Christiane Miethge: Der BR hat eine umfassende, trimediale Reform auf den Weg gebracht, um Hörfunk, Fernsehen und Internet noch enger zu vernetzen – dies wird im so genannten „BR hoch drei„-Prozess derzeit umgesetzt. Ziel ist also nicht, nur noch Web-Inhalte anzubieten. Es geht um eine größere Entscheidungsfreiheit für den Nutzer – er kann zunehmend selbst entscheiden, welches Angebot er auf welchem Medium nutzen will.  Dabei haben TV, Radio und Online jeweils unterschiedliche Stärken – und deswegen entstehen im Web auch ganz neue Formate, wie z.B. das interaktive und personalisierte Do Not Track. 

Wolfgang: Werden sich Inhalte in Zukunft überhaupt noch in einem Medium, z.B. im TV, abspielen?

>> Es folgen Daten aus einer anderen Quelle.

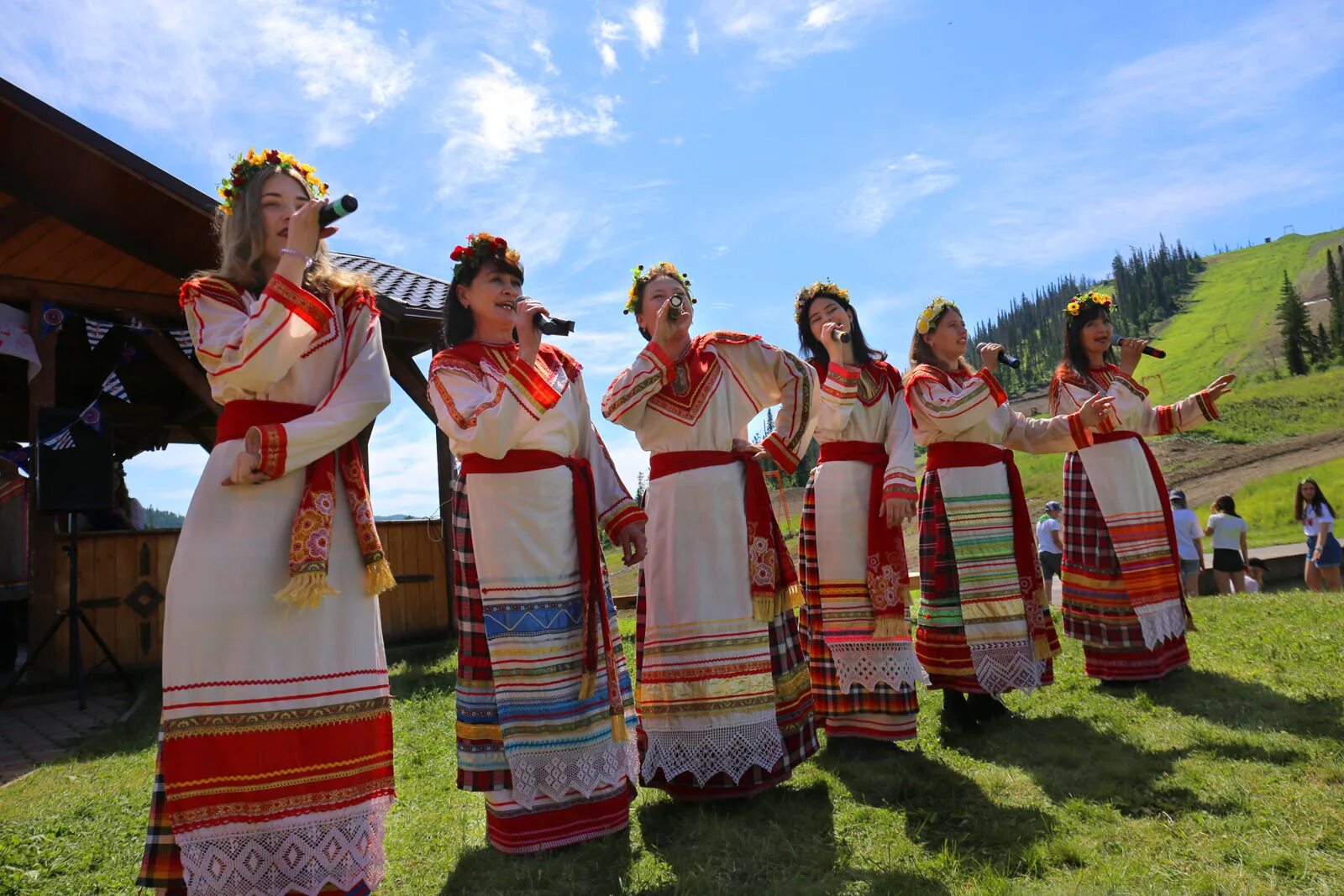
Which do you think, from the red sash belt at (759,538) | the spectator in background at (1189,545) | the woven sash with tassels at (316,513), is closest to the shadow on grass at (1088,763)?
the red sash belt at (759,538)

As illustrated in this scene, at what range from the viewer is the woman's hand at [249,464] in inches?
77.0

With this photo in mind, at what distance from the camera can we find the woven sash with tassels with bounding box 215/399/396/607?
200cm

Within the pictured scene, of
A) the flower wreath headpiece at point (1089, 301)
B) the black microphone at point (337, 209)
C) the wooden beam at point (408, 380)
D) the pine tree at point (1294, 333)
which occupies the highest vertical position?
the pine tree at point (1294, 333)

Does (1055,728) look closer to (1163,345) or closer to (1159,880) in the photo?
(1159,880)

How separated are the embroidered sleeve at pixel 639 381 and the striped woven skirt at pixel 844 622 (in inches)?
44.8

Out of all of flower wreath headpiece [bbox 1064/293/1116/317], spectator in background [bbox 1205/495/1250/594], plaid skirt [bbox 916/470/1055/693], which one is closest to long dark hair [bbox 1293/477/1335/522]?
spectator in background [bbox 1205/495/1250/594]

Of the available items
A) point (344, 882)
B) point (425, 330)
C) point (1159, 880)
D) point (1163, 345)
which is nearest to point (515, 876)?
point (344, 882)

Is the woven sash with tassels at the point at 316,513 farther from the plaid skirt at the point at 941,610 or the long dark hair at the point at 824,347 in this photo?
the plaid skirt at the point at 941,610

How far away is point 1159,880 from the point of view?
219 cm

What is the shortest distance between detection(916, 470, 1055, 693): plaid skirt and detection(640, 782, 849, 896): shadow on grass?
3.60ft

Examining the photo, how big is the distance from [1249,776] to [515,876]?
2.55m

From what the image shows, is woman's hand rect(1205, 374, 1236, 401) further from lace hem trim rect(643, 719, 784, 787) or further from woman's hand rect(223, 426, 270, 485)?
woman's hand rect(223, 426, 270, 485)

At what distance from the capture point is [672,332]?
10.1ft

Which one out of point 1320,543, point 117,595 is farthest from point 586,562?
point 1320,543
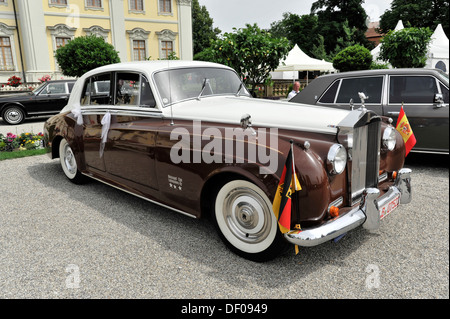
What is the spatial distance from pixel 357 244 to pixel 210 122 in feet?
6.03

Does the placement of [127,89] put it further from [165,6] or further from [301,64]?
[165,6]

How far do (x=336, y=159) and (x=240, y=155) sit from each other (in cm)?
76

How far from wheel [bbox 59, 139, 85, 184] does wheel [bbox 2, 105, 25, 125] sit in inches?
369

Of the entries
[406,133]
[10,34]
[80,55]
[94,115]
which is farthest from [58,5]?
[406,133]

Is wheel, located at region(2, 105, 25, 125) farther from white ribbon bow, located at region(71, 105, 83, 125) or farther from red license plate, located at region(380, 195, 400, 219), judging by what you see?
red license plate, located at region(380, 195, 400, 219)

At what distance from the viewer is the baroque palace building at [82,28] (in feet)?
87.5

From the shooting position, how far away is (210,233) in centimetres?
365

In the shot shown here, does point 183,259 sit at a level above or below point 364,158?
below

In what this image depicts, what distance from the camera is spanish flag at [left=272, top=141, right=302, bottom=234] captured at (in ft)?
7.97

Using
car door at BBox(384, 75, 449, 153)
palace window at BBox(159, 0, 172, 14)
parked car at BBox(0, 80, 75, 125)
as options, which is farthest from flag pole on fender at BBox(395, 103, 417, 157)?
palace window at BBox(159, 0, 172, 14)

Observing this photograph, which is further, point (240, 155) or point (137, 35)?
point (137, 35)

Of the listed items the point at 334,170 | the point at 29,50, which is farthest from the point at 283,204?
the point at 29,50

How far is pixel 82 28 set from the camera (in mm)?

Christiane Miethge: Fernsehen oder Hörfunk werden auf absehbare Zeit nicht verschwinden. Dazu sehen die Deutschen mit jährlich 240 min pro Tag im Durchschnitt zu gerne fern (Quelle: ARD-ZDF-Online Studie). Diese Zahl ist im Vergleich zu den letzten zwei Jahren zwar leicht gesunken – im Vergleich zu früher jedoch deutlich gestiegen. Im Jahr 2000 haben die Deutschen z.B. nur 203 min pro Tag vor dem Fernseher verbracht. Gleichzeitig hat aber die Internet-Nutzung kontinuierlich zugenommen, vor allem bei den jüngeren Zuschauern. Wir können also beobachten, dass beide Medien sich ergänzen und als „Angebotsmultiplikatoren“ fungieren, anstatt sich einander zu ersetzen. 

Wolfgang: Insofern sind Sie also auf einem guten Weg. Vielen Dank für das Interview!